*REQUIRED TASK*. In the text on Thomas Williams and his two wives, which town in Pembrokeshire did the Hardimans come from?

*DOCUMENT PASSAGE*.
* begin *
Thomas Williams and his two wives

Thomas Williams appeared in Burlington, West Jersey, in 1686, when he sought to marry the widow Rebecca Bennett. There are no records to show when he immigrated, but circumstantial evidence that he was from Pembrokeshire, Wales. When the merchant Abraham Hardiman died of smallpox in Philadelphia in 1702, he left behind a will, naming among others his cousin Rebecca Williams, whose passage he had paid along with Samuel Carpenter. Carpenter was the richest man in the colony, but he had not paid Rebecca’s passage solely because he could afford it. He was married to Hannah Hardiman, Abraham’s sister.1 When Thomas William’s daughter Rebecca married Thomas Iredell in 1705, the certificate was signed, in the place for close family, by Hannah Carpenter, two of her children, and three Hardimans.2 It is clear that Rebecca Williams was a relative of the Hardimans, probably a first cousin.

The Hardimans were from Haverfordwest, Pembrokeshire. George Fox visited there in 1657 and held a large gathering for worship.3 By 1681 the Quaker community was large enough to have a monthly meeting and multiple meetings for worship.4 On the 24th day of the 6th month (August) 1681, Abraham Hardiman of Haverfordwest married Diana Thomas of Lowhadon.5 The certificate was signed, after Abraham and Diana themselves, by William Thomas and John Hardiman, almost certainly the fathers.6 Two women of the Hardiman family also signed, Rebecca and Hannah.7 When Hannah Hardiman immigrated in 1683, the meeting at Haverfordwest gave her a certificate, signed by Abraham Hardiman among others.8 Hannah also brought a certificate signed by her mother “Jone”, giving her consent for Hannah to depart.9

Abraham and Diana were married in the summer of 1681 and a year later, in 7th month 1682, John, son of Abraham, was buried at “Nesthook”.10 This was not the home of the Hardimans as some have assumed; it was the burying ground for the local Friends.11

“…The earlier West Hook was considerably closer to Haverfordwest town, near the farms now called East Hook and Honey Hook. An old Quaker burial ground is located on or near the older farm’s grounds. You probably won’t find the name of either farm site on most present-day maps, although you will find East Hook and Honey Hook, both of which are near to the place that it was located, and some maps show the burial ground.”12

On the Ordinance Survey map of 1898, Westhook Farm is shown west of Marloes, adjoining Easthook Farm.
* end *
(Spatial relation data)
* begin *
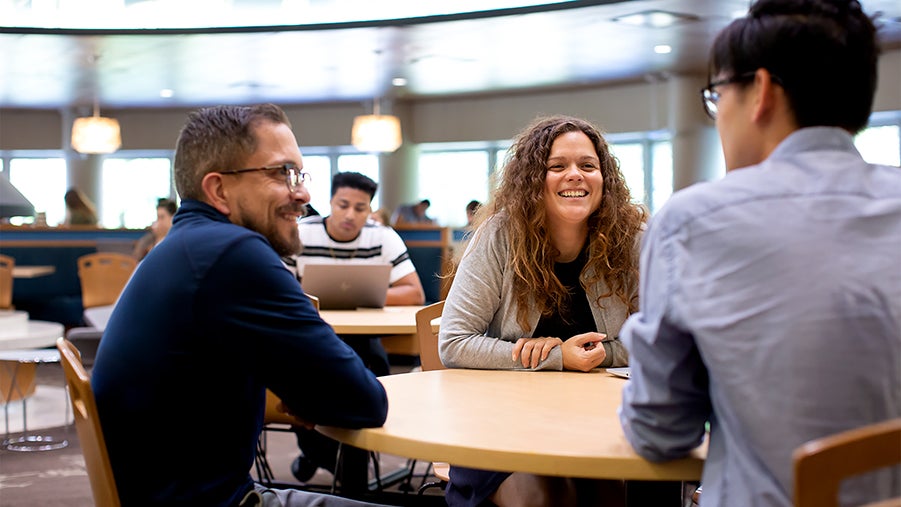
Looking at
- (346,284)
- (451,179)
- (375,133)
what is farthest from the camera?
Answer: (451,179)

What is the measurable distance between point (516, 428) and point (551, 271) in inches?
30.2

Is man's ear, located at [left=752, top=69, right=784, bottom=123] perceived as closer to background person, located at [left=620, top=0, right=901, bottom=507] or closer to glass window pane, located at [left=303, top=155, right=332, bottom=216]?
background person, located at [left=620, top=0, right=901, bottom=507]

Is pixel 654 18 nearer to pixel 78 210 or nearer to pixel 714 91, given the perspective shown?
pixel 78 210

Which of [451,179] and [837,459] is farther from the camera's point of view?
[451,179]

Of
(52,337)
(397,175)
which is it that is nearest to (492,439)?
(52,337)

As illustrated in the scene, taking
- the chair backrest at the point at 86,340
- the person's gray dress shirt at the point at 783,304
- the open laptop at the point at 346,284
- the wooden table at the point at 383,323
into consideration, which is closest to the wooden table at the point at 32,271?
the chair backrest at the point at 86,340

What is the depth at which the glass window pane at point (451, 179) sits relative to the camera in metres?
14.5

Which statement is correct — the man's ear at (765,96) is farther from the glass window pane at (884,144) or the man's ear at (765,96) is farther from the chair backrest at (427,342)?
the glass window pane at (884,144)

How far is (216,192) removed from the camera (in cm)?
161

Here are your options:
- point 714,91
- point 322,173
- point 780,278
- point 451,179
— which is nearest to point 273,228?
point 714,91

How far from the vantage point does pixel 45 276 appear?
886 cm

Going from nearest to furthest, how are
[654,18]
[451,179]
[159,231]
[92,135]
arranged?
[159,231], [654,18], [92,135], [451,179]

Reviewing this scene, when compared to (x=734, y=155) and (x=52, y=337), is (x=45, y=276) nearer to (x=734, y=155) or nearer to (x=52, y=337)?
(x=52, y=337)

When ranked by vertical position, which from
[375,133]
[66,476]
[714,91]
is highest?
[375,133]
* end *
*TASK SOLUTION*. Haverfordwest, Pembrokeshire.